Right alongside the question "what do I eat?" is the question "what don't I eat?" Chief among the foods that I avoid would be sugars at almost all cost; I try to eat very little sugar. I shoot for less than 20 grams of fructose per day if I can help it. I drink no fruit juices; if I'm going to consume fruit it is going to be after exercise or training, and it will usually be fruits that are more in the lower-glycemic index--berries, citrus, apples, or pears. I also try to minimize consumption of grains of any type, but especially wheat and ryes and cereals. This is big for me. People ask me all the time "Are you gluten-free?" and I say, "Well, I'm gluten-free in the sense that I try not to eat gluten, but I actually try not to eat any grains." The big elephant in the room with the gluten-free movement, is that most people are substituting some sort of a bread product with a gluten-free packaged alternative. That leads to the next thing that I don't eat which is that I don't eat much packaged food or processed food at all, ideally none.

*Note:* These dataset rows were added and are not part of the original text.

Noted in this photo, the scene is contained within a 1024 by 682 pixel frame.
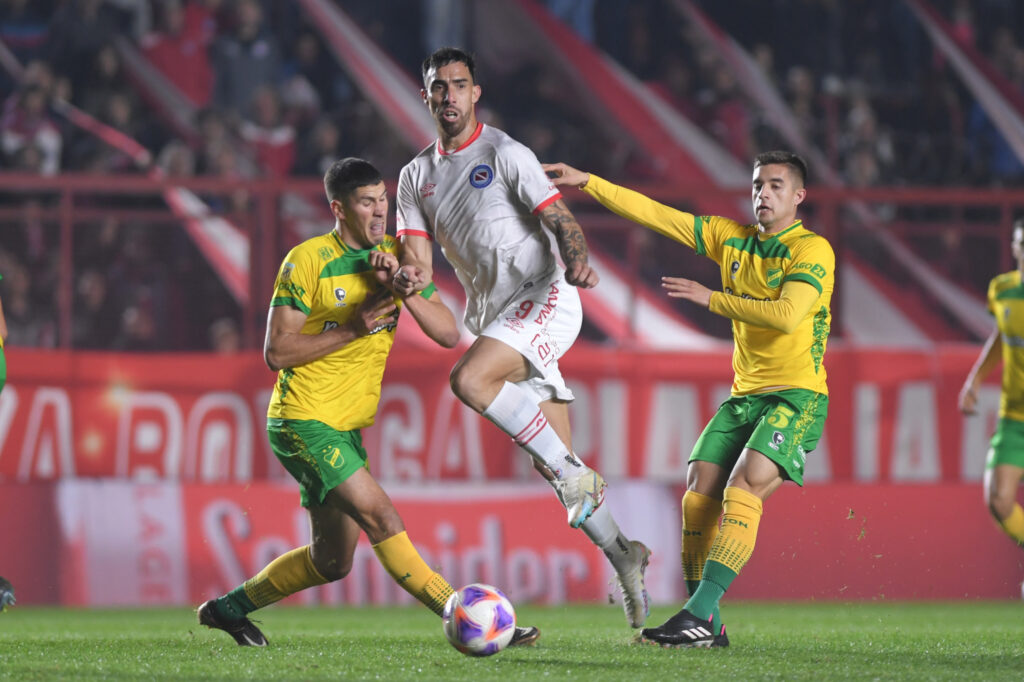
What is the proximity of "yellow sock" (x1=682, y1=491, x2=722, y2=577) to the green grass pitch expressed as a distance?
0.37 m

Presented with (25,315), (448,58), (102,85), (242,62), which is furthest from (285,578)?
(242,62)

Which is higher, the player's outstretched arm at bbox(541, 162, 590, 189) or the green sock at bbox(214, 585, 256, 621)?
the player's outstretched arm at bbox(541, 162, 590, 189)

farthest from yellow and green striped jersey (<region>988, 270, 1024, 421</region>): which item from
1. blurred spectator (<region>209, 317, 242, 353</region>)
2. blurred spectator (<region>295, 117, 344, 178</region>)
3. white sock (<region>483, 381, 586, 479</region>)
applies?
blurred spectator (<region>295, 117, 344, 178</region>)

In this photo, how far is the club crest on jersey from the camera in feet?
17.8

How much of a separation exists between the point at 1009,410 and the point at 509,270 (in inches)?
122

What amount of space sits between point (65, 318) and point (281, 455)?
4.99 m

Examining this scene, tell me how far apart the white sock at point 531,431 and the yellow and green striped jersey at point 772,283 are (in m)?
0.78

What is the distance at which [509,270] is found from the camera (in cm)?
548

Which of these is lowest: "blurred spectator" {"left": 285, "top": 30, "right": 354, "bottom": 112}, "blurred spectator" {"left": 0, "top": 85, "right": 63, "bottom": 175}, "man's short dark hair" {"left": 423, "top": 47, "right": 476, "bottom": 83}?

When it comes to nutrition, very much like training, or fitness, or life, once you get moving with it it becomes easier to stay on the wagon. It's just getting the wagon started that's hard. I feel that you're better off being really strict six days out of seven and having one seventh day when you can cheat and let your hair down. I think that's a better way to go about it than to always give yourself little outs day to day. I think it's the consistency of eating well, and eating great food, and nourishing yourself that really promotes health and optimizes your daily performance, not just of an athletic nature but mentally and emotionally. I think we can get away with one cheat day out of seven, especially if it keeps you going strong the rest of the week (a strategy I learned from Mauro Di Pasquale and Tim Ferriss).
That's a pretty basic summary of what I do and don't eat. I like to drink red wine; I like to have a dessert once in awhile. I like to have a stack of blueberry pancakes with real maple syrup every so often. I live my life and I don't really have regrets about what I eat. I never worry about what I'm missing out on, because I'm always full and I'm always feeling good. I think the better and the cleaner we eat, the more fired up and motivated we feel in the day, the more ready to tackle obstacles and make the right choices. It's one big positive cycle, of nutrition and health.